:: Document segment ::
* * * * *
IICSA Independent Inquiry into Child Sexual Abuse

Child sexual exploitation by organised networks investigation report

Contents

F.3: Screening and risk assessments

6. There are a wide variety of methods used in England to identify children who have already been harmed or who are at risk of harm, to raise initial concerns about sexual exploitation and to conduct thorough assessments of the risks of sexual exploitation the child faces.[1] Initial identification is often referred to as ‘screening’ and more detailed assessment as ‘risk assessments’.

7. Traditionally, these assessments have prompted the identification of vulnerabilities (such as prior abuse, neglect and family dysfunction) and factors that may indicate a risk of child sexual exploitation.[2] Factors considered to evidence a significant, high or very high risk of exploitation include going missing overnight or longer; entering or leaving cars driven by unknown adults; and physical or emotional abuse by a controlling adult. Moderate or medium risk factors include staying out late; returning to home or care under the influence of alcohol or drugs; acquisition of money or items without explanation; and excessive receipt of texts or phone calls or use of the internet. Although these factors are often referred to as indicating risk, they can also be evidence that a child has already been sexually exploited and harmed. Practitioners should not lose sight of this.
* * * * *
:: Exercise data ::
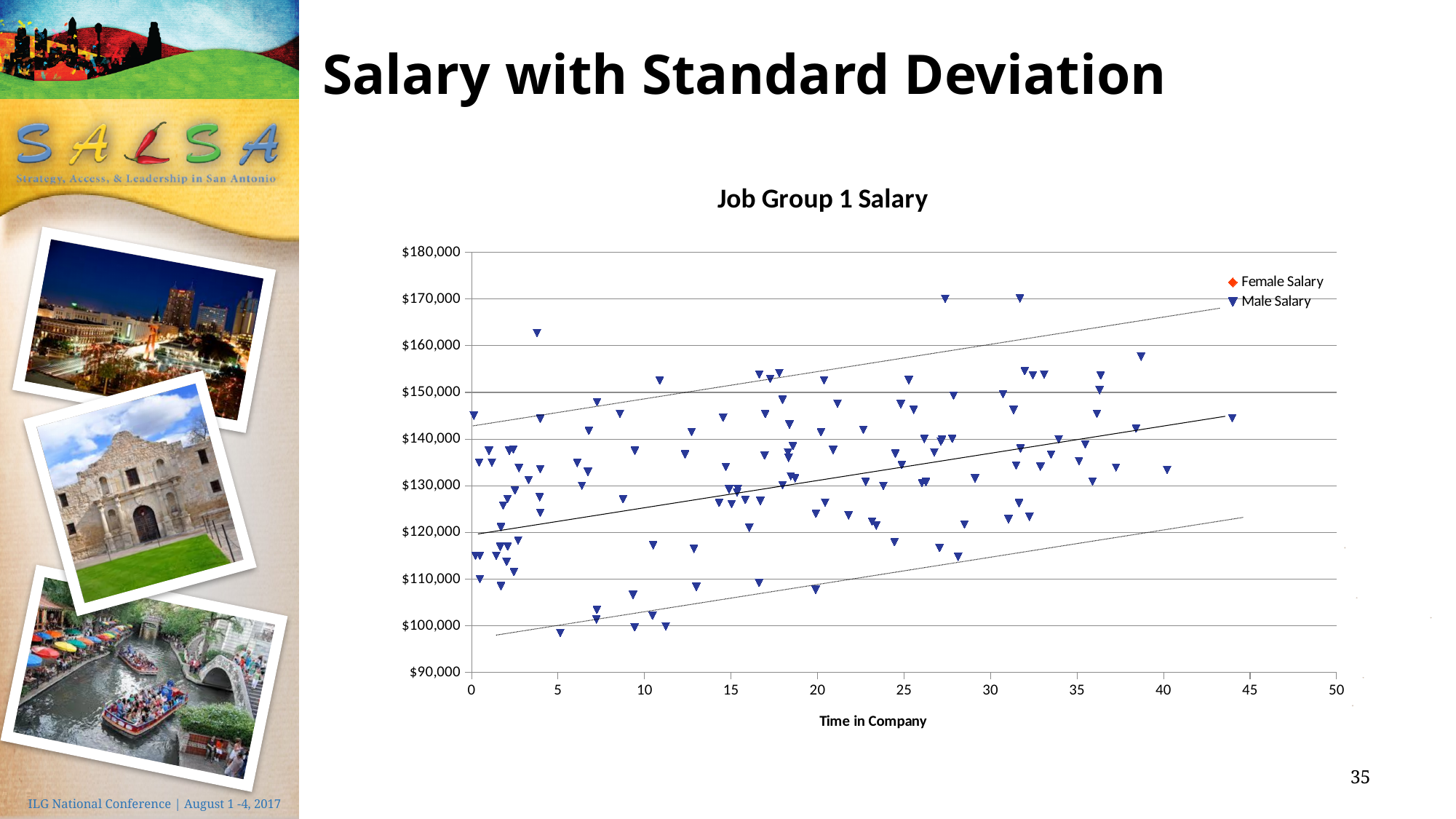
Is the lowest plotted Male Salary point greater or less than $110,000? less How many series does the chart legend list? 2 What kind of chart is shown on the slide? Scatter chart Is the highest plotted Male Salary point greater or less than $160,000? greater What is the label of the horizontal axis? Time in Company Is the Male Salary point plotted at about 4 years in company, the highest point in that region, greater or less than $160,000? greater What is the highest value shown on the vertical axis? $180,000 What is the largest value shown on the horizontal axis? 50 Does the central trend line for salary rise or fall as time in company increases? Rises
* * * * *
:: Using the information ::
#1 Reproduce the screening and risk assessments section starting at "F.3: Screening and" and ending at "as ‘risk assessments’.".
#2 In the screening and risk assessments section, what term is often used for the initial identification of children at risk of sexual exploitation?

:: Task-by-task results ::
#1
F.3: Screening and risk assessments

6. There are a wide variety of methods used in England to identify children who have already been harmed or who are at risk of harm, to raise initial concerns about sexual exploitation and to conduct thorough assessments of the risks of sexual exploitation the child faces.[1] Initial identification is often referred to as ‘screening’ and more detailed assessment as ‘risk assessments’.

#2 Screening.